::: Data shown :::

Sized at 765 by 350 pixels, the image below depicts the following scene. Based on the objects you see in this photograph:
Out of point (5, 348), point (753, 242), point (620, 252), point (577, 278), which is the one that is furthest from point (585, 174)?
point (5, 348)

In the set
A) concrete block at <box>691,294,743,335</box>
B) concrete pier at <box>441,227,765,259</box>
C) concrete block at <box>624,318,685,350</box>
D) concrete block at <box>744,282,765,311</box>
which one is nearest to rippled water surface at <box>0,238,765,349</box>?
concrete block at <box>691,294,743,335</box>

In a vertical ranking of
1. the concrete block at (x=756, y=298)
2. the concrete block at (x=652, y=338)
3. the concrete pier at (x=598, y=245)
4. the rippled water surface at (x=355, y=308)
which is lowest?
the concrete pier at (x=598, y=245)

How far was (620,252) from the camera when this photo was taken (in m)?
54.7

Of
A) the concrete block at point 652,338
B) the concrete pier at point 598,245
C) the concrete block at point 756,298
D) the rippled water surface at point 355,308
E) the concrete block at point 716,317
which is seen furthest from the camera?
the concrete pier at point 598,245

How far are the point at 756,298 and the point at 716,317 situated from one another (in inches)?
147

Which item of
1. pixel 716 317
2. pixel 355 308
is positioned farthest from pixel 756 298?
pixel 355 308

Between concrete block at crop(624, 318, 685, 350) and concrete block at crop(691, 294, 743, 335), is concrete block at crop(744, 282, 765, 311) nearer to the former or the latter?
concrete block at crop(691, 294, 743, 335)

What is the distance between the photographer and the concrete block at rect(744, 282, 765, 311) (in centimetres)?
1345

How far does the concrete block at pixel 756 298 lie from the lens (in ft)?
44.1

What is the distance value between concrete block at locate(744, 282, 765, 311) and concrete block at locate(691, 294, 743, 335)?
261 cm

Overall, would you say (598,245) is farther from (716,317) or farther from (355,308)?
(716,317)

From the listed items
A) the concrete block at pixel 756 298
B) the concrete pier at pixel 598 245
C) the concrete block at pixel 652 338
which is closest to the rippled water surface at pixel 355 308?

:::

_To be done_. Rewrite every one of the items above as a single numbered list, dropping the blank lines.

_Final result_.
1. Sized at 765 by 350 pixels, the image below depicts the following scene. Based on the objects you see in this photograph:
2. Out of point (5, 348), point (753, 242), point (620, 252), point (577, 278), which is the one that is furthest from point (585, 174)?
3. point (5, 348)
4. In the set
5. A) concrete block at <box>691,294,743,335</box>
6. B) concrete pier at <box>441,227,765,259</box>
7. C) concrete block at <box>624,318,685,350</box>
8. D) concrete block at <box>744,282,765,311</box>
9. which one is nearest to rippled water surface at <box>0,238,765,349</box>?
10. concrete block at <box>691,294,743,335</box>
11. In a vertical ranking of
12. 1. the concrete block at (x=756, y=298)
13. 2. the concrete block at (x=652, y=338)
14. 3. the concrete pier at (x=598, y=245)
15. 4. the rippled water surface at (x=355, y=308)
16. which is lowest?
17. the concrete pier at (x=598, y=245)
18. How far was (620,252) from the camera when this photo was taken (in m)?
19. 54.7
20. Of
21. A) the concrete block at point 652,338
22. B) the concrete pier at point 598,245
23. C) the concrete block at point 756,298
24. D) the rippled water surface at point 355,308
25. E) the concrete block at point 716,317
26. which is seen furthest from the camera?
27. the concrete pier at point 598,245
28. How far are the point at 756,298 and the point at 716,317 situated from one another (in inches)?
29. 147
30. Which item of
31. 1. pixel 716 317
32. 2. pixel 355 308
33. is positioned farthest from pixel 756 298?
34. pixel 355 308
35. Between concrete block at crop(624, 318, 685, 350) and concrete block at crop(691, 294, 743, 335), is concrete block at crop(744, 282, 765, 311) nearer to the former or the latter?
36. concrete block at crop(691, 294, 743, 335)
37. What is the distance between the photographer and the concrete block at rect(744, 282, 765, 311) (in centimetres)?
38. 1345
39. How far does the concrete block at pixel 756 298 lie from the lens (in ft)?
40. 44.1
41. What is the distance value between concrete block at locate(744, 282, 765, 311) and concrete block at locate(691, 294, 743, 335)?
42. 261 cm
43. Overall, would you say (598,245) is farther from (716,317) or farther from (355,308)?
44. (716,317)
45. From the listed items
46. A) the concrete block at pixel 756 298
47. B) the concrete pier at pixel 598 245
48. C) the concrete block at pixel 652 338
49. which is closest to the rippled water surface at pixel 355 308?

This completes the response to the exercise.